Anyone who’s walked through a wood and smelt that distinctive onion-y smell has been near one of the commonest, but little used, wild foods. Wild Garlic (Alium ursinum) or ransoms is common in woods all over the UK. There are usually plenty of them – they spread rapidly once they’re established.
Ransoms have glossy flopped-over, rabbit-ear shaped leaves and white, star-shaped flowers. They’re easy to identify, because you’ll be able to smell them. Fortunately, they don’t taste nearly as strong as they smell!
Unlike cultivated garlic, the bulbs are very small and not worth bothering with. Just cut some leaves at the base without disturbing the plant. The leaves can be eaten raw or cooked.
I think the best uses for them are the simplest: an omelette made with your freshest eggs with some garlic leaves snipped into them.

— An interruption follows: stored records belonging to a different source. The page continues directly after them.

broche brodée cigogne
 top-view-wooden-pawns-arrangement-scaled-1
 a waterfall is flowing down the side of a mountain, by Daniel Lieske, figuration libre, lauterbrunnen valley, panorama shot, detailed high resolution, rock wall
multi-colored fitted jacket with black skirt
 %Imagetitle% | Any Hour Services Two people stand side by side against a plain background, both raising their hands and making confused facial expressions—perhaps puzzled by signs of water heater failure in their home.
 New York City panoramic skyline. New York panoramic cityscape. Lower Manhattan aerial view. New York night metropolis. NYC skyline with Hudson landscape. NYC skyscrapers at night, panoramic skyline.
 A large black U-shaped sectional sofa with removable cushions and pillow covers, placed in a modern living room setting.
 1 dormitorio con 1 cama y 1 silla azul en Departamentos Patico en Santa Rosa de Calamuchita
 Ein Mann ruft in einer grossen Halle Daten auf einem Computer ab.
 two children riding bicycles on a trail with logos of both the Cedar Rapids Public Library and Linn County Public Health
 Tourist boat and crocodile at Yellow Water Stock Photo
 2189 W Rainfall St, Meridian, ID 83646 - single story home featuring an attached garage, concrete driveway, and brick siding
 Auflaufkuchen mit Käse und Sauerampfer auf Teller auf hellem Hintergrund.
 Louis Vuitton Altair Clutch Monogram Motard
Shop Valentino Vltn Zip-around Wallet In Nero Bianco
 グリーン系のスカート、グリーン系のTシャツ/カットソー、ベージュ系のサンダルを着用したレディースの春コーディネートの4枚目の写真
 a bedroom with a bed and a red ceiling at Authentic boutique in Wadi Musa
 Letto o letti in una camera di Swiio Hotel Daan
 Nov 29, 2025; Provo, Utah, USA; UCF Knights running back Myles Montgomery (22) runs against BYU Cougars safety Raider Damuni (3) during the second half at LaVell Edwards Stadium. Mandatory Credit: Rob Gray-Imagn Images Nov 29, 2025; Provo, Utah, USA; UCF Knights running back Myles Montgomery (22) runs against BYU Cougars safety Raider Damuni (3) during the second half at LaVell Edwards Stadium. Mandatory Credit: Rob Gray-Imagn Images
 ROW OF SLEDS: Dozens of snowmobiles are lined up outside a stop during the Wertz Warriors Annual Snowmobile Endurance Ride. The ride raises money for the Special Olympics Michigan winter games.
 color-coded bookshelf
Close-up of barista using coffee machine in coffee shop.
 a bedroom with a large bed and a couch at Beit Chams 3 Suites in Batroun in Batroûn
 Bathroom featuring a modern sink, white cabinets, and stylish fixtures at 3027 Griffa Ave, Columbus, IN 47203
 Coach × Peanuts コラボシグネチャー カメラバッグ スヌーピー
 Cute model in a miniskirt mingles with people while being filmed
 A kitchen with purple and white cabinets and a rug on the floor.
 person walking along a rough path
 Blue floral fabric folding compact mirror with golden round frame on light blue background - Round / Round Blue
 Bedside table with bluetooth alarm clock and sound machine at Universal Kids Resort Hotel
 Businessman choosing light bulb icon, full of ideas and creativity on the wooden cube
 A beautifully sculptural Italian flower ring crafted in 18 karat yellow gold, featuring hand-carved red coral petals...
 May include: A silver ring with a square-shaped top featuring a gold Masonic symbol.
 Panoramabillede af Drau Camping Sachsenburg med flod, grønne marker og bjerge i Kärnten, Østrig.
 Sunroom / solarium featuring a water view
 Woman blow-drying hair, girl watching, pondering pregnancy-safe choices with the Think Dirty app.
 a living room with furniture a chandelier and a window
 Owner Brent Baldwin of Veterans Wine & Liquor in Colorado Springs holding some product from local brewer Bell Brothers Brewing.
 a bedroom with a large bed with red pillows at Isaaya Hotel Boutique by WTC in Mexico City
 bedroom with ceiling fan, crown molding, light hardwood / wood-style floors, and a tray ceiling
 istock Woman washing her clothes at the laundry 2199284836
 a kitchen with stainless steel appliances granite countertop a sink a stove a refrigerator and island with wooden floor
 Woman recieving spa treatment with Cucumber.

For something more substantial:
Wild Garlic and Potato Soup
couple of handfuls of wild garlic leaves
2 medium-sized potatoes
800 ml of chicken or vegetable stock
salt & pepper
Melt the butter in your soup pot. Roll the leaves, cigar-fashion, and then slice across into strips. Add them to the pot and put the lid on. Let them soften in the butter while you peel and chop the potatoes into cubes. When the leaves are wilted add the potatoes and the stock. Bring up to the boil, then simmer for 20 minutes or until the potatoes are really soft. If you like, add a spoonful of cream and liquidize the soup.
They’re also good in Chinese-style stir frys with some ginger and a splash of soy sauce.
Ransoms have the same health benefits as cultivated garlic, in fact they are thought to be superior. Tucking in might also keep away those troublesome midges (see blog http://www.woodlands.co.uk/blog/wildlife/midges-mosquitoes-and-marmite-coping-with-insects-in-woodlands/) !
Does anyone know if you can use the flowers and seeds like you can with chives?